What to Expect for Your Exam

Imaging exams vary, but you’ll be in the expert hands of our team members in every instance. We’ve spent years working with patients to fully understand the questions you may have, the anxiety you may feel and how we can prepare you for your exam so you feel confident.

Most imaging exams require you to remove jewelry and other metallic accessories that may interfere with the study. Before your scan, you may be asked to remove these items and change into a hospital gown.

We’ll be sure to explain each step of your exam beforehand, as well as discuss any medications you’re taking and whether you feel uneasy in small spaces. Some exam equipment can feel confining, so we want to make sure you’re comfortable.
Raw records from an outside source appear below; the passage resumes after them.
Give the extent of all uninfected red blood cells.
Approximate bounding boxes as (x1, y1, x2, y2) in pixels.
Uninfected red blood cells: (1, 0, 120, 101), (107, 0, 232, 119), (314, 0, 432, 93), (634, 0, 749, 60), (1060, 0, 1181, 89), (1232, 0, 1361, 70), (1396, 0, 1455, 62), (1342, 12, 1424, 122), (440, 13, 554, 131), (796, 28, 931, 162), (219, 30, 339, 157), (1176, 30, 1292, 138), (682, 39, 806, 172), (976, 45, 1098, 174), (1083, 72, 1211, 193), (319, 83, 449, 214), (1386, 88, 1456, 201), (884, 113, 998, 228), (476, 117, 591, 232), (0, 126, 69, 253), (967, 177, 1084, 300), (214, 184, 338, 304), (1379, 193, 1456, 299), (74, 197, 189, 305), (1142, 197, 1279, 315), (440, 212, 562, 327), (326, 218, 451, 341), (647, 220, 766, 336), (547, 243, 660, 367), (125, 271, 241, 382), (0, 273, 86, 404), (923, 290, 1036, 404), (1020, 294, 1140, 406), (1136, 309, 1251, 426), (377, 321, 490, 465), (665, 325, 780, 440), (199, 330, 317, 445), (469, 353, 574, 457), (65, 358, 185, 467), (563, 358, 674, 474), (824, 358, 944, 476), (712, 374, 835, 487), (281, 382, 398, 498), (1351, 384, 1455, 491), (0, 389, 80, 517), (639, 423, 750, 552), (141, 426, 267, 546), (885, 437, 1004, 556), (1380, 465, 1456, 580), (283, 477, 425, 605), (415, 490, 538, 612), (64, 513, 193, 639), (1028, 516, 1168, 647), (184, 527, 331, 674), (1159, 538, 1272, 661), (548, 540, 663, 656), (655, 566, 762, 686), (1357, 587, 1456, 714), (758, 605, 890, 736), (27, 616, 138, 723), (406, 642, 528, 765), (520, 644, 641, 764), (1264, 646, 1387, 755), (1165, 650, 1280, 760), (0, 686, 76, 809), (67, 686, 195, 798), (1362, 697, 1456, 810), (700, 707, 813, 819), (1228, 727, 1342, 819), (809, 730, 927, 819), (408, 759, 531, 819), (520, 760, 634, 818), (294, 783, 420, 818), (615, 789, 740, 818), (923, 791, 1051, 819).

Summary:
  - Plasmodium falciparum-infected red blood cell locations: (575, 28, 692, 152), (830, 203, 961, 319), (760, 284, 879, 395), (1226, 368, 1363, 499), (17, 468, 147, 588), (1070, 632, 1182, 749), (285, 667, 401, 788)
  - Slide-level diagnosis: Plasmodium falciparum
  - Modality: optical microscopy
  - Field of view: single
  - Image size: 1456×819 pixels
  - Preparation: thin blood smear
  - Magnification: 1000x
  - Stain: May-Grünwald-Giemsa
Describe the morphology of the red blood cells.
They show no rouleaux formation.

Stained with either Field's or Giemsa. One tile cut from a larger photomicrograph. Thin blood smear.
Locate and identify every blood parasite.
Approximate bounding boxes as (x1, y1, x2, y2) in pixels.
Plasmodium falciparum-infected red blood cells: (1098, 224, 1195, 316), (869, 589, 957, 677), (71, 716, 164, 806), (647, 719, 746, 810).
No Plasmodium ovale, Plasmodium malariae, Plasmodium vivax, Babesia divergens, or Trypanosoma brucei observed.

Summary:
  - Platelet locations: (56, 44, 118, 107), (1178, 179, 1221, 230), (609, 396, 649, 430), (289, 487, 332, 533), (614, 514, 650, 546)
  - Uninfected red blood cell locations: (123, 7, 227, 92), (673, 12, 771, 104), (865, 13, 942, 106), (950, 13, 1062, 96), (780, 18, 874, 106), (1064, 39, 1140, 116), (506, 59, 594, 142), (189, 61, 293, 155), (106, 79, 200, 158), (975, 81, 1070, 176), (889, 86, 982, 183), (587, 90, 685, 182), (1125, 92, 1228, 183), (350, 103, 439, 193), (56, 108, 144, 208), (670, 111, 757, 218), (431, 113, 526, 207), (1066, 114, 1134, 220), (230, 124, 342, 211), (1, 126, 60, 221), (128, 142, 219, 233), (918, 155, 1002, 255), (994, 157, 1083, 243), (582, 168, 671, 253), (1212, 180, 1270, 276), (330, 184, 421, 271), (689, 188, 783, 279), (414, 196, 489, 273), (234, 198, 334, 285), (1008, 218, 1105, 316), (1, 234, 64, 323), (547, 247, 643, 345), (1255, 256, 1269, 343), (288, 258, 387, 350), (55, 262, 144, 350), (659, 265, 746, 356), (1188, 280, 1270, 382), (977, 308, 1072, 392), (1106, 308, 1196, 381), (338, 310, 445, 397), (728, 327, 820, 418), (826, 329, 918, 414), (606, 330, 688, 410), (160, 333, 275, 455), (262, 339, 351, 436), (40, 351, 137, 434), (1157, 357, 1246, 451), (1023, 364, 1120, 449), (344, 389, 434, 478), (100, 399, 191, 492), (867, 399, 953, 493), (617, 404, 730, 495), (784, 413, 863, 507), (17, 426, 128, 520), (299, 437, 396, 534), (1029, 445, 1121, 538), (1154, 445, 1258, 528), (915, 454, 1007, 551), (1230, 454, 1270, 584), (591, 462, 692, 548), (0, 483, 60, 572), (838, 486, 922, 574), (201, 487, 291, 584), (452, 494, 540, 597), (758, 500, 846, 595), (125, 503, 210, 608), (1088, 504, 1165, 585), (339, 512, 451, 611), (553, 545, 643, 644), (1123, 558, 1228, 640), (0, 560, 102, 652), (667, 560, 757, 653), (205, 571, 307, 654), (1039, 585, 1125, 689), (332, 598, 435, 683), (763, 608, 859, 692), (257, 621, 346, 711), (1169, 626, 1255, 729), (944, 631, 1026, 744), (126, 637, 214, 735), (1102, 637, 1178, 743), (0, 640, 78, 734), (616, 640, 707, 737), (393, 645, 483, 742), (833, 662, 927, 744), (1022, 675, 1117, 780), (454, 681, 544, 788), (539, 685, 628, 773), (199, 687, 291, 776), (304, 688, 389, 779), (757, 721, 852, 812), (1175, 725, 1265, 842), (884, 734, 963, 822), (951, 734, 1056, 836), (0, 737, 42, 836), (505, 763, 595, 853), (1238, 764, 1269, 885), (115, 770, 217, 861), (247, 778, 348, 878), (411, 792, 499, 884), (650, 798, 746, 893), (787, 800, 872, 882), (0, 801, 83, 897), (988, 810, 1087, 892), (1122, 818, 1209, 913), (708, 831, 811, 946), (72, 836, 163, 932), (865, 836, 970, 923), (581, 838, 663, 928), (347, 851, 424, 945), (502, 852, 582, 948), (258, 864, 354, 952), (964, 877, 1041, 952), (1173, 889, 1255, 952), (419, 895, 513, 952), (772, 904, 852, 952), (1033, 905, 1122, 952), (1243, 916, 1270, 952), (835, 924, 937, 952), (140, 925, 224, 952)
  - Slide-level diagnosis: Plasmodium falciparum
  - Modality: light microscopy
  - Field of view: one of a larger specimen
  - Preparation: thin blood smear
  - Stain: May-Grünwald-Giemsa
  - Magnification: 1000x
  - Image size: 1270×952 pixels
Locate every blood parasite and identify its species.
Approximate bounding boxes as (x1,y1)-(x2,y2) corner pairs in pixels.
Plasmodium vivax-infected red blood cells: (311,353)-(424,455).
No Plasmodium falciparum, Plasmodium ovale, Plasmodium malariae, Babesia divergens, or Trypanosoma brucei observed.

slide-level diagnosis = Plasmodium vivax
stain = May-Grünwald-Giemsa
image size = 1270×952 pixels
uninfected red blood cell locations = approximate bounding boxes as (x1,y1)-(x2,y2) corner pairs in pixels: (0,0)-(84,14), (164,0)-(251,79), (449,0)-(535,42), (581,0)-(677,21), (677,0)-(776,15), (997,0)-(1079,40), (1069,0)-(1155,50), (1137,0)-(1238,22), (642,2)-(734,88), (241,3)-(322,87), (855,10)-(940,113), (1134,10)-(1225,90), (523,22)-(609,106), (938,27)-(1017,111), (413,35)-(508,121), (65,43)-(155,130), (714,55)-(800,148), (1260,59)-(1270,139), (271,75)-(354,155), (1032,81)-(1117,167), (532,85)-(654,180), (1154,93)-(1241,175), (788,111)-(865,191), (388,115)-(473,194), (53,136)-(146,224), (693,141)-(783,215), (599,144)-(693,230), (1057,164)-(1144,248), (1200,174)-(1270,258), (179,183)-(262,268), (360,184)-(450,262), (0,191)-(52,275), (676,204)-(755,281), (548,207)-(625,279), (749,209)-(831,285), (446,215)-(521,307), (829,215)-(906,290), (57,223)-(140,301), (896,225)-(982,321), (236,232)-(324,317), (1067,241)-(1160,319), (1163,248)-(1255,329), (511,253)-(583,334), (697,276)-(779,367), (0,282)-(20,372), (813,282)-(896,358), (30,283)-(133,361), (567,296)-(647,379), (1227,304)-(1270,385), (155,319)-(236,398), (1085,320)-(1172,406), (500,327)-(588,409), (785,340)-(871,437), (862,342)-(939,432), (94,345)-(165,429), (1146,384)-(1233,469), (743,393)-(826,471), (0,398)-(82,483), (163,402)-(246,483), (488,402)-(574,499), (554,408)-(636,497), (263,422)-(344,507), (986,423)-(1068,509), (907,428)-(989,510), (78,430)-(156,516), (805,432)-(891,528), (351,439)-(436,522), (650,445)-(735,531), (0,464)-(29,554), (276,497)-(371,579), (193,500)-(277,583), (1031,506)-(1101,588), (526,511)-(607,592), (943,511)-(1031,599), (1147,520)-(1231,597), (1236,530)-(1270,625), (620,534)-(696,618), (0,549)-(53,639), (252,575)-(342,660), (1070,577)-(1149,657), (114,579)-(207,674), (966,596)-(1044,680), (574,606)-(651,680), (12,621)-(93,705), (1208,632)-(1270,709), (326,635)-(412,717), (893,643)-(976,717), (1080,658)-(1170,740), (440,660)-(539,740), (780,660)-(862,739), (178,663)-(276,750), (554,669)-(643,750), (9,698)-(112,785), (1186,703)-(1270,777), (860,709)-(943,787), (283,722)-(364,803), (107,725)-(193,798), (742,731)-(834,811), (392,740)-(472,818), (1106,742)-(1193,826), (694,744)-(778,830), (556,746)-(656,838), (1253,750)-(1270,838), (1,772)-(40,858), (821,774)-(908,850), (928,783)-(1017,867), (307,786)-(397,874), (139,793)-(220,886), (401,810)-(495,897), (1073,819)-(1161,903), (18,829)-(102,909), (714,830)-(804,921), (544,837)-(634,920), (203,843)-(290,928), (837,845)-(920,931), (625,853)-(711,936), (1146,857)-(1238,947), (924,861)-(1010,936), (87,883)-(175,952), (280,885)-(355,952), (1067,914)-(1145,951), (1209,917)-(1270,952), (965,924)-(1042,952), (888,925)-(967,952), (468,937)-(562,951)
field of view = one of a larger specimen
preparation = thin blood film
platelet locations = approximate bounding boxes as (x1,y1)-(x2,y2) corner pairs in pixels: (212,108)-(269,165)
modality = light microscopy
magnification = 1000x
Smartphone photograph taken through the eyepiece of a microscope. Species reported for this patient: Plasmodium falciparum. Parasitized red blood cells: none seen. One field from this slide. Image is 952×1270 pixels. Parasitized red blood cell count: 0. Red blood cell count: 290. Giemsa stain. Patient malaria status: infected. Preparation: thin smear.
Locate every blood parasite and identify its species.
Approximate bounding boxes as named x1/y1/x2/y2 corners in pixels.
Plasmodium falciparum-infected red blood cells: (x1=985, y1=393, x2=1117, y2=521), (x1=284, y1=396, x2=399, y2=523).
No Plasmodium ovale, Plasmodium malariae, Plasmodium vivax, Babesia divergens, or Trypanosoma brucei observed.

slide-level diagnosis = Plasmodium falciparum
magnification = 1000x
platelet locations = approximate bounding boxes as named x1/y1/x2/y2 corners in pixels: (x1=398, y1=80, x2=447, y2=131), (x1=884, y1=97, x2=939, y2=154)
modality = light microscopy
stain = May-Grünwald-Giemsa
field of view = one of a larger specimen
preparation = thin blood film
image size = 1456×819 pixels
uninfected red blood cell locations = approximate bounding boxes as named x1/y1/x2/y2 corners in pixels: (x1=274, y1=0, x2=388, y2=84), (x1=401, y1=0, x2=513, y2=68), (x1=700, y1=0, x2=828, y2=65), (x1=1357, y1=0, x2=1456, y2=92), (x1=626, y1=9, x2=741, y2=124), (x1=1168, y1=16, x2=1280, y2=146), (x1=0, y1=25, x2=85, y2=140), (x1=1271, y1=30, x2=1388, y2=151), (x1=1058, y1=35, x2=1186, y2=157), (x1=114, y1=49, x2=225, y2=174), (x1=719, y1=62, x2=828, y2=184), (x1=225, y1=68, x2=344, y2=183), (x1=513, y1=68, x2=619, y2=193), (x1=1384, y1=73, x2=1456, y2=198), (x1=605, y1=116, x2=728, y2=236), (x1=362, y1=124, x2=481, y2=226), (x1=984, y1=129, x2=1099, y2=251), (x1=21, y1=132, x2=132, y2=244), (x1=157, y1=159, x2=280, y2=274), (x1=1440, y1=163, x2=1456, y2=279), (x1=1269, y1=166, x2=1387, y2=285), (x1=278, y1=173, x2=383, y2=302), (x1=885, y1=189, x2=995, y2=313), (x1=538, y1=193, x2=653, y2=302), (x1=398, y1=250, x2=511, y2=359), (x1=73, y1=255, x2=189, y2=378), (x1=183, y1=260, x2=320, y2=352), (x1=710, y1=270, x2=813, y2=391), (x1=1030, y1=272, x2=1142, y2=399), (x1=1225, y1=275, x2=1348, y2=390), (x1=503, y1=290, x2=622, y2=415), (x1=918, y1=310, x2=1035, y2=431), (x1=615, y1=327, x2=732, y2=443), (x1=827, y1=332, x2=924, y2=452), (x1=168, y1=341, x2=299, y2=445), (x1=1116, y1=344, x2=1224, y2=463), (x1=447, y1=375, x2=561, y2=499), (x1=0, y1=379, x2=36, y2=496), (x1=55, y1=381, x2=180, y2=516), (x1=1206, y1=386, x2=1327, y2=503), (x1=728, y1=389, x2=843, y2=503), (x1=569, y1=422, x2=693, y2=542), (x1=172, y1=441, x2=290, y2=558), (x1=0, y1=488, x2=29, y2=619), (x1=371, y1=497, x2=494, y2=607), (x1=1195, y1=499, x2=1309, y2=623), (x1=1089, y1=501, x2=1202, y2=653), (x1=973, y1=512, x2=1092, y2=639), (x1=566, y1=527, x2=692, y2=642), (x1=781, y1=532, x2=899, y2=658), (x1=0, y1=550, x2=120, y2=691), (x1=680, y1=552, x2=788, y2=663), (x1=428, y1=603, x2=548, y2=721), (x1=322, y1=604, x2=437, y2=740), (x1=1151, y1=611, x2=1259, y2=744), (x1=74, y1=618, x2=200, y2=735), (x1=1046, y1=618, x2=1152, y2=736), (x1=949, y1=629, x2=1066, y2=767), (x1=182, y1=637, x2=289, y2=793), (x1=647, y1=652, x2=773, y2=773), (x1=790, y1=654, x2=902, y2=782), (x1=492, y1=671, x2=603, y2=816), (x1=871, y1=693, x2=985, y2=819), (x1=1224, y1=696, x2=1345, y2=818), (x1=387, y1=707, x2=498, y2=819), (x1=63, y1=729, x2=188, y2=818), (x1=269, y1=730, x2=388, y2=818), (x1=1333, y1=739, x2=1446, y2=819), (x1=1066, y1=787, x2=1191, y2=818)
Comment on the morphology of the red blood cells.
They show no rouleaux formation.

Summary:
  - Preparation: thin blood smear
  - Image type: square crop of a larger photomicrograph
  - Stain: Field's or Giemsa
A physician reviewing MEG images on a computer monitor

Images in Motion

In some instances, we may need to know more than what the inside of your body looks like. Sometimes we need to see how it functions. To understand your body's processing and circulation, we use nuclear imaging to see tissue and organs like your heart. 

Nuclear imaging combines imaging analysis equipment with a liquid dye called contrast (or radiotracer) that you consume before your exam. The contrast is radioactive, which is how our scanners can see it when it travels through your body. Administered via an injection or by swallowing, contrast dye is a safe and effective way for us to diagnose health issues to ensure you get the best possible care.